--- start ---
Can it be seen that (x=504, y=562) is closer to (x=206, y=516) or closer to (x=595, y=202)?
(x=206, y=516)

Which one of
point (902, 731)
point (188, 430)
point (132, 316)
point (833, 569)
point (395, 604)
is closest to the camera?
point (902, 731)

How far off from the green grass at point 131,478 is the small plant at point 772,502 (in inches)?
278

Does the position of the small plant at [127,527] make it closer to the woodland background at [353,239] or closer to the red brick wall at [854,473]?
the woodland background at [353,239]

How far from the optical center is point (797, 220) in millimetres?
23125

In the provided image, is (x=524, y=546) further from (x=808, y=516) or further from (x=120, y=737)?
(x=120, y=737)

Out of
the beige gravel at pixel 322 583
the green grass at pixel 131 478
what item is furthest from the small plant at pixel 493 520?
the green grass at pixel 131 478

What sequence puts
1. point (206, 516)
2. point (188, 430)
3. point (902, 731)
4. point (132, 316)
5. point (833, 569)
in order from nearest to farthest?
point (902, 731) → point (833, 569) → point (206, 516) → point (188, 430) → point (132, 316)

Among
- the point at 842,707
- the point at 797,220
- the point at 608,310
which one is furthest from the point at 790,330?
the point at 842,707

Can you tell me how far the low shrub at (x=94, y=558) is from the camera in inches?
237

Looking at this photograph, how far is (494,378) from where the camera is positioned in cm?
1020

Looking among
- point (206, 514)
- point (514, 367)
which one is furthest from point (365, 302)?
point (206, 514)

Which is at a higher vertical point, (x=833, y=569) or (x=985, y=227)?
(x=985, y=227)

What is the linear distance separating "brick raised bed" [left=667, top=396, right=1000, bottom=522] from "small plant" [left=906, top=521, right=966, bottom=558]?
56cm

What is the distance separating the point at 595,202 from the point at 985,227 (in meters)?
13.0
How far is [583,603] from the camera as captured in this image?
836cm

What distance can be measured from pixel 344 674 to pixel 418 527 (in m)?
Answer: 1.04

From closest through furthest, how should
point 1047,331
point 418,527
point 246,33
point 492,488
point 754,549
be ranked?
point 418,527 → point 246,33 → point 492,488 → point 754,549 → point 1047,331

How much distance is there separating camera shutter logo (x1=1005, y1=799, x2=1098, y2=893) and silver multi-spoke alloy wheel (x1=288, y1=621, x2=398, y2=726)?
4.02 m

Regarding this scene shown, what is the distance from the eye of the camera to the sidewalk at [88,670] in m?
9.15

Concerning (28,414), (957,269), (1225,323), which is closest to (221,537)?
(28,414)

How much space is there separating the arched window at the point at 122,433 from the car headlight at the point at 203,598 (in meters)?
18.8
--- end ---
--- Problem details ---
Please reproduce the material from the line with "Regarding this scene" up to and including its final line, requests included, and rescale every number in the answers (distances and coordinates) by 0.85. Round each result to as many decimal places as the original had, rounding halves up.

--- Solution ---
Regarding this scene shown, what is the distance from the eye of the camera to the sidewalk at [88,670] in m?
7.78

Concerning (28,414), (957,269), (1225,323), which is closest to (221,537)?
(24,352)

How much space is there separating the arched window at the point at 122,433 from the car headlight at the point at 203,598 (in meters)?
16.0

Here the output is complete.